▸ **Extracted records**:
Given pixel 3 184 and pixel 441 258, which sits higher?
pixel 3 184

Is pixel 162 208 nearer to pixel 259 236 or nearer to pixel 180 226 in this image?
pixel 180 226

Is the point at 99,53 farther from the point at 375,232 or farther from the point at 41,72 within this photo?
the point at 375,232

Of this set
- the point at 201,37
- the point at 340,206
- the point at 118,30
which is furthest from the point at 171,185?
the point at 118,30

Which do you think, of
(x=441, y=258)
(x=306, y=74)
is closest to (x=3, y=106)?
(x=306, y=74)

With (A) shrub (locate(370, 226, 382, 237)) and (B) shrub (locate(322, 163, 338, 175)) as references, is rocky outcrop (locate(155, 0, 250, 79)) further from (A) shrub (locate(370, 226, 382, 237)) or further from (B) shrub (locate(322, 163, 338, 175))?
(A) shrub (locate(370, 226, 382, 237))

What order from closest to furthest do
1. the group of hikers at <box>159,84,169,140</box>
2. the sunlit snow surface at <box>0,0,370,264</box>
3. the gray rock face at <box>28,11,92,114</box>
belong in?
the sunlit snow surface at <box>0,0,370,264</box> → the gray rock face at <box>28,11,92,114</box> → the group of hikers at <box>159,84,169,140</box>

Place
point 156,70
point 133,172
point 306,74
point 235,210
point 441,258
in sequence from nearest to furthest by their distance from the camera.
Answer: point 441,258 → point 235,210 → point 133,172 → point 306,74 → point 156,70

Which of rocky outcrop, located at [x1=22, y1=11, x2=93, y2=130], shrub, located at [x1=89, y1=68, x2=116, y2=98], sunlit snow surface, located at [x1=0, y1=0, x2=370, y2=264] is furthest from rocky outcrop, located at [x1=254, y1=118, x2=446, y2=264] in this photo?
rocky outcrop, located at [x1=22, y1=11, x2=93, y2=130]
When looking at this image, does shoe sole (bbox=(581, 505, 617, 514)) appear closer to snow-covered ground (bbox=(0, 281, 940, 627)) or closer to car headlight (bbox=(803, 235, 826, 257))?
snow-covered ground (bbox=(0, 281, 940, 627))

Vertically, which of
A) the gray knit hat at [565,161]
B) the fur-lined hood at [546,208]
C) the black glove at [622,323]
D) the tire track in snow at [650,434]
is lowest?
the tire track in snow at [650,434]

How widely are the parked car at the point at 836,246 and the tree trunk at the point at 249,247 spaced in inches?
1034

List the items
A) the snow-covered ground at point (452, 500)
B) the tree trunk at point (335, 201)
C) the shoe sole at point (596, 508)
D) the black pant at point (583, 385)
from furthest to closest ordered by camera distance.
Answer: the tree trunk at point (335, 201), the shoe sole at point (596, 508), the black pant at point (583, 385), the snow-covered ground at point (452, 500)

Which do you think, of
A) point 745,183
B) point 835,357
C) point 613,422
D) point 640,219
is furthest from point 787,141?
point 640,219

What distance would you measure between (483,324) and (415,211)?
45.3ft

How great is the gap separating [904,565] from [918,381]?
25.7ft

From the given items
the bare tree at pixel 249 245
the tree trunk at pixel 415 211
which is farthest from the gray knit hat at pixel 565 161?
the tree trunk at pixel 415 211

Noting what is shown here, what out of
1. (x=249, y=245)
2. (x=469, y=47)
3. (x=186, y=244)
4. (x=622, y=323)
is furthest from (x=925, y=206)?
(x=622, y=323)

▸ **What the exercise asks**:
Rewrite all the items, changing every "gray knit hat" to "gray wool hat" and keeping everything else the same.

▸ **Exercise response**:
Given pixel 3 184 and pixel 441 258, which sits higher?
pixel 3 184

Is pixel 162 208 nearer to pixel 259 236 or nearer to pixel 180 226 in this image?
pixel 180 226

Is the point at 99,53 farther from the point at 375,232 or farther from the point at 41,72 within this photo?
the point at 375,232

Of this set
- the point at 201,37
- the point at 340,206
- the point at 118,30
which is furthest from the point at 171,185?
the point at 118,30

Which do you think, of
(x=441, y=258)
(x=306, y=74)
is closest to (x=3, y=106)?
(x=306, y=74)

With (A) shrub (locate(370, 226, 382, 237)) and (B) shrub (locate(322, 163, 338, 175)) as references, is rocky outcrop (locate(155, 0, 250, 79)) further from (A) shrub (locate(370, 226, 382, 237)) or further from (B) shrub (locate(322, 163, 338, 175))?
(A) shrub (locate(370, 226, 382, 237))

What order from closest to furthest do
1. the group of hikers at <box>159,84,169,140</box>
2. the sunlit snow surface at <box>0,0,370,264</box>
3. the gray rock face at <box>28,11,92,114</box>
belong in?
the sunlit snow surface at <box>0,0,370,264</box> → the gray rock face at <box>28,11,92,114</box> → the group of hikers at <box>159,84,169,140</box>

Place
point 156,70
point 133,172
point 306,74
point 235,210
point 441,258
in sequence from nearest to furthest by their distance from the camera.
Answer: point 441,258 → point 235,210 → point 133,172 → point 306,74 → point 156,70

Which of rocky outcrop, located at [x1=22, y1=11, x2=93, y2=130], shrub, located at [x1=89, y1=68, x2=116, y2=98], sunlit snow surface, located at [x1=0, y1=0, x2=370, y2=264] is furthest from rocky outcrop, located at [x1=254, y1=118, x2=446, y2=264] in this photo?
rocky outcrop, located at [x1=22, y1=11, x2=93, y2=130]
When looking at this image, does shoe sole (bbox=(581, 505, 617, 514)) appear closer to snow-covered ground (bbox=(0, 281, 940, 627)) or closer to car headlight (bbox=(803, 235, 826, 257))?
snow-covered ground (bbox=(0, 281, 940, 627))

Vertically, which of
A) the gray wool hat at [565,161]
B) the fur-lined hood at [546,208]
C) the black glove at [622,323]
D) the tire track in snow at [650,434]
is lowest?
the tire track in snow at [650,434]

How widely are the parked car at the point at 836,246 and the tree trunk at the point at 249,247 spaced in inches?
1034

List the items
A) the snow-covered ground at point (452, 500)
B) the tree trunk at point (335, 201)
C) the shoe sole at point (596, 508)
D) the black pant at point (583, 385)
from furthest to closest ordered by camera distance.
Answer: the tree trunk at point (335, 201), the shoe sole at point (596, 508), the black pant at point (583, 385), the snow-covered ground at point (452, 500)

Which do you think, of
A) point 745,183
B) point 835,357
C) point 613,422
D) point 640,219
is furthest from point 787,141?
point 640,219

What distance would you measure between (483,324) and (415,211)?
45.3ft

How great is the gap separating [904,565] from [918,381]?
25.7ft

From the given items
the bare tree at pixel 249 245
the tree trunk at pixel 415 211
which is farthest from the gray wool hat at pixel 565 161?
the tree trunk at pixel 415 211

Noting what is shown here, what out of
1. (x=249, y=245)
2. (x=469, y=47)
3. (x=186, y=244)
4. (x=622, y=323)
is furthest from (x=925, y=206)?
(x=622, y=323)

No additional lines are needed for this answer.